Published in Graphics

Samsung is rumoured to have found a 3nm customer

by on13 October 2023


Could be Nvidia

The dark satanic rumour mill has manufactured a hell on earth yarn claiming that Samsung has found a US company willing to buy its data centre chips using its 3nm manufacturing process.

Samsung design solutions partner AD Technology claims that the customer wanted a 2.5D server part that uses Samsung's gate-all-around (GAA) transistor design which just happened to feature in its 3nm process tech.

AD Technology comes up with the design and implementation of silicon interposers used to connect compute dies, like GPUs, with high-bandwidth memory (HBM) over the shortest distance. All this hints that Samsung silicon may be used in an AI accelerator or bandwidth-constrained application.

AD Technology CEO Joon-gyu Park said that the three-nano project will be one of the largest semiconductor projects in the industry.

"I think this three-nano and 2.5D design experience will be a big weapon that will differentiate AD Technology from other companies in the future," he said.

For Samsung, the contract win is significant as much of the data centre silicon that uses advanced packaging is made by TSMC.

The question remains is who is the mysterious customer that is buying Samsung tech. A likely customer would be Nvidia which has worked with Samsung to produce several of its A-series GPUs, like A16, on an 8nm process node.
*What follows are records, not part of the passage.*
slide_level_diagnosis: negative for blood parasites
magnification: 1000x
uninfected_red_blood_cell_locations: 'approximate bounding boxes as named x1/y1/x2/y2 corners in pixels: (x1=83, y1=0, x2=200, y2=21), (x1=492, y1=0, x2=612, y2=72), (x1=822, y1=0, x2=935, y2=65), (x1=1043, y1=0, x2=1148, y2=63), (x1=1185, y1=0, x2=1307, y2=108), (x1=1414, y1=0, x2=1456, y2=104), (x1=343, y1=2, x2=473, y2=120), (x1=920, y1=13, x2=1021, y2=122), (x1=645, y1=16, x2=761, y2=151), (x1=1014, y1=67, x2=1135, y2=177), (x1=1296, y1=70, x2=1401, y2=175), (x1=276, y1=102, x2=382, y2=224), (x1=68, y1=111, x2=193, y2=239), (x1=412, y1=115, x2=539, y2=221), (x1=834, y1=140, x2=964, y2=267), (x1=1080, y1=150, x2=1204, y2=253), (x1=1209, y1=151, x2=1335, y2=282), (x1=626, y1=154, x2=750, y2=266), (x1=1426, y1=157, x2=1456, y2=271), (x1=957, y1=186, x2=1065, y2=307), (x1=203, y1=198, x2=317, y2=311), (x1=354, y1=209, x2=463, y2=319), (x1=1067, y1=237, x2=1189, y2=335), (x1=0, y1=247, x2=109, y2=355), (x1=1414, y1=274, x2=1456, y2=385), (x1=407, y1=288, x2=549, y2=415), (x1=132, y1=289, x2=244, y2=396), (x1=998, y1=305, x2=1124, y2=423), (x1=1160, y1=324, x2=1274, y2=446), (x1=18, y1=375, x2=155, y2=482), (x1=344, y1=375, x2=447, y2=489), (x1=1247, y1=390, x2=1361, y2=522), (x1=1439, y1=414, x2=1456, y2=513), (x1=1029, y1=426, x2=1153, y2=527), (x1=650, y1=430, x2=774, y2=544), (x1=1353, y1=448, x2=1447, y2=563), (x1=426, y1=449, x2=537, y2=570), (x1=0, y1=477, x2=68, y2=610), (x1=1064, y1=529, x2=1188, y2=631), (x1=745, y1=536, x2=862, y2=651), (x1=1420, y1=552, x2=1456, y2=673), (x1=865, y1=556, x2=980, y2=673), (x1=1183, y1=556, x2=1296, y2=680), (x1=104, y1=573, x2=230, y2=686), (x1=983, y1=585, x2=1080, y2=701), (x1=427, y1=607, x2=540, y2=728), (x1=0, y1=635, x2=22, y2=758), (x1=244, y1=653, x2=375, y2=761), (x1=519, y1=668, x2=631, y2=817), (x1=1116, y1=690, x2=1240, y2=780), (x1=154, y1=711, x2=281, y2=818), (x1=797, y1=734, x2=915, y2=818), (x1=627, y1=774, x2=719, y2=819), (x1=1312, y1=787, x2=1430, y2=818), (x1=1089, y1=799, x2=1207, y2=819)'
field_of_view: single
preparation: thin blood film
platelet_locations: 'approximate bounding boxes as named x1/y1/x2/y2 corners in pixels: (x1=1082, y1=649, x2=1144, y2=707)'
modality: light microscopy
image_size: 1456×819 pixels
But for its latest Hopper and Ada Lovelace architectures, Nvidia returned to TSMC as its silicon supplier.

However, Nvidia has had a few problems getting its most powerful chips to market and has been complaining that production of its most powerful GPUs has, according to TSMC, been held up by a lack of adequate advanced packaging capacity.

This would make a move to Samsung a possibility.

However, SemiAnalysis founder Dylan Patel pointed out that it's just as likely to be Broadcom, Microsoft, Amazon, AMD, Marvell – or one of the many semiconductor startups.